Auch ist die Chefin stolz darauf, im eigenen Haus nicht die einzige Frau in einer Führungsposition zu sein: Eine Schlüsselrolle spielt Christelle Rinville als Weinbergsdirektorin. Sie kennt jeden Rebstock der 288 Hektar eigenen Weinberge persönlich; und niemand würde ihr Wissen anzweifeln, wenn sie detailliert erklärt, wie genau die fünf Grand-Cru-Lagen der Côte des Blancs die Stilistik des Hauses prägen und warum die Böden in Chouilly etwas fruchtigere Weine hervorbringen als in Avize, während die Weine aus Mesnil-sur-Oger eher mineralischer ausfallen. Auch Christelle Rinville ist sich sicher, dass sie heute endlich "nicht mehr nach dem Geschlecht beurteilt werde, sondern nach meinen Kompetenzen".

Immer mehr Weinbaubetriebe stellen Kellermeisterinnen ein

Doch auch für diese Entwicklung brauchte es immer wieder Role Models: Es war Carol Duval-Leroy, langjährige Chefin des gleichnamigen Champagnerhauses, die 2005 die erste Kellermeisterin aller Zeiten in der Region berief. Sandrine Logette-Jardin prägt bis heute den Stil des Hauses. Inzwischen haben auch in so namhaften Häusern wie Krug, Ayala, Perrier-Jouët und Henriot Frauen im Keller das Sagen. Ein verschwindender Anteil, ja, aber: Ein Zeichen ist gesetzt.

Der jüngeren Generation im Netzwerk werden immer weniger Steine in den Weg gelegt. Für die 30-jährige Charline Drappier etwa ist es selbstverständlich, dass sie das Weingut ihrer Familie einmal mit ihren beiden Brüdern gemeinsam führen wird: "Ich hatte das Glück, dass meine Großmutter eine sehr starke Persönlichkeit war. Ihr Vorbild machte es mir leichter, in der Familie den Platz zu beanspruchen, der mir zustand." Doch "kämpfen müssen wir immer noch", erzählt Drappiers Kollegin Mélanie Tarlant, 41, die zusammen mit ihrem älteren Bruder Benoît das Haus "Champagne Tarlant" führt. Für die Tarlant-Chefin sind Netzwerke und Sichtbarkeit von Frauen deshalb wichtige Themen. Schließlich sei der Führungsanspruch von Frauen trotz einzelner Erfolge immer wieder auch zurückgedrängt worden.

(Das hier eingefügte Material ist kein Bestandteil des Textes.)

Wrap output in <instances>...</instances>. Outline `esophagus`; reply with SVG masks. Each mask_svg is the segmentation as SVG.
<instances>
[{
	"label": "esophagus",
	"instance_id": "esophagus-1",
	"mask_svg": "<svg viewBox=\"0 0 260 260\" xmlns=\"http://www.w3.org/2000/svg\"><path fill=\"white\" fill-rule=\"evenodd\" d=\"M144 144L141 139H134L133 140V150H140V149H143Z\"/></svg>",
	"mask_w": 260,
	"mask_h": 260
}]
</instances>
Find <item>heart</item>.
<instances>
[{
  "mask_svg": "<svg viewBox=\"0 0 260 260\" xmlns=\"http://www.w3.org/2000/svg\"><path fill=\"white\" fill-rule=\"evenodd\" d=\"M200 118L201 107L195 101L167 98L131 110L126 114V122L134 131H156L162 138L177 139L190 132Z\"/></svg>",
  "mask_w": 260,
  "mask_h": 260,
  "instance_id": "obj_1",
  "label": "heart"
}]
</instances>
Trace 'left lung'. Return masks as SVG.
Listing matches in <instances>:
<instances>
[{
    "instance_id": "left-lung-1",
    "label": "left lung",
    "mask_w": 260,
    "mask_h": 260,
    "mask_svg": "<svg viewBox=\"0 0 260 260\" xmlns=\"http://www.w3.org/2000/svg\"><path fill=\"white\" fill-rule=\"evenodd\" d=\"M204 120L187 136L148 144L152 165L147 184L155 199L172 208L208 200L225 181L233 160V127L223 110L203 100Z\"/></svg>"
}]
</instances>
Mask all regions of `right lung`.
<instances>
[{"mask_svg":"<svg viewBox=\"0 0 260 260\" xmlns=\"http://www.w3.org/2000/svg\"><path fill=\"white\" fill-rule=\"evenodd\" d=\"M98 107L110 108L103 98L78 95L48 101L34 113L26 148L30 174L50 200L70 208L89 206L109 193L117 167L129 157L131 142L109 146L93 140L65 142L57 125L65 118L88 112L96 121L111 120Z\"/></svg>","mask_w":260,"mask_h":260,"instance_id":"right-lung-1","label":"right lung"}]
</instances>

Waren die Männer an der Front, führten die Frauen den Betrieb allein

Mélanie Tarlant erinnert sich, wie schockiert sie als Mädchen war, als ihre Urgroßmutter erzählte, sie habe bis zum Zweiten Weltkrieg den Keller nicht betreten dürfen, wenn sie ihre Tage hatte - man glaubte, das könnte dem gärenden Wein schaden. Als ihr Mann dann an der Front war, konnte sie solche Ammenmärchen über Bord werfen - und brachte das Unternehmen sechs Jahre lang alleine durch. Ein anderes Beispiel sei ihre Großmutter: "Sie war eine starke Persönlichkeit und traf sämtliche Entscheidungen im Weinberg. Aber als der Traktor in Mode kam, fuhren den die Männer."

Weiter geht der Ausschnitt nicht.